(Collected data entries)
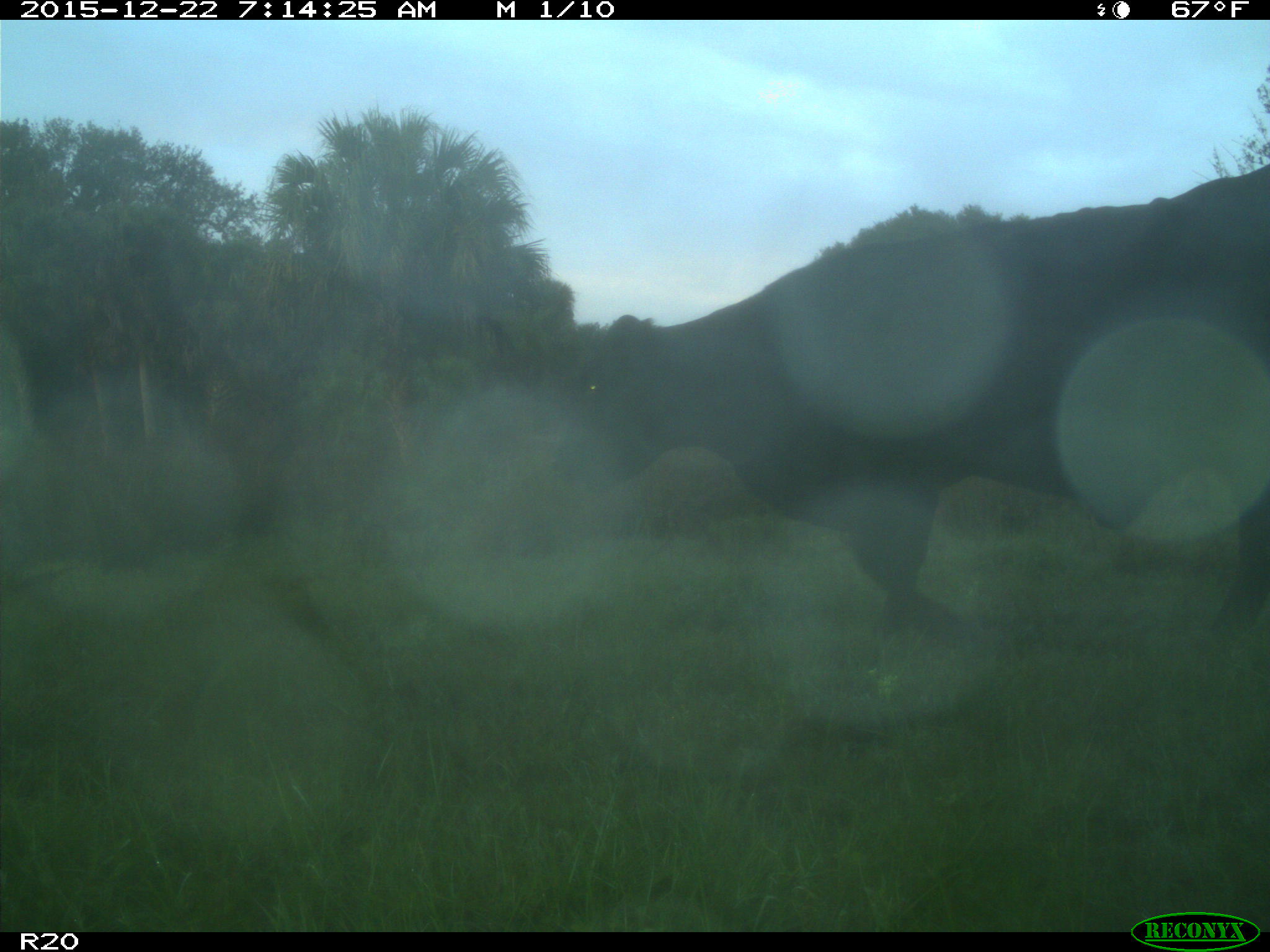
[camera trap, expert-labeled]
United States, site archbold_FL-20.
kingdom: Animalia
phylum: Chordata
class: Mammalia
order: Artiodactyla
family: Bovidae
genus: Bos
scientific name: Bos taurus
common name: domestic cow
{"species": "Bos taurus (domestic cow)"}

What is expected =>
Once the line with "order: Artiodactyla" is located in the data above, repeat it and every later line through the end, exactly.

Response to the task =>
order: Artiodactyla
family: Bovidae
genus: Bos
scientific name: Bos taurus
common name: domestic cow
{"species": "Bos taurus (domestic cow)"}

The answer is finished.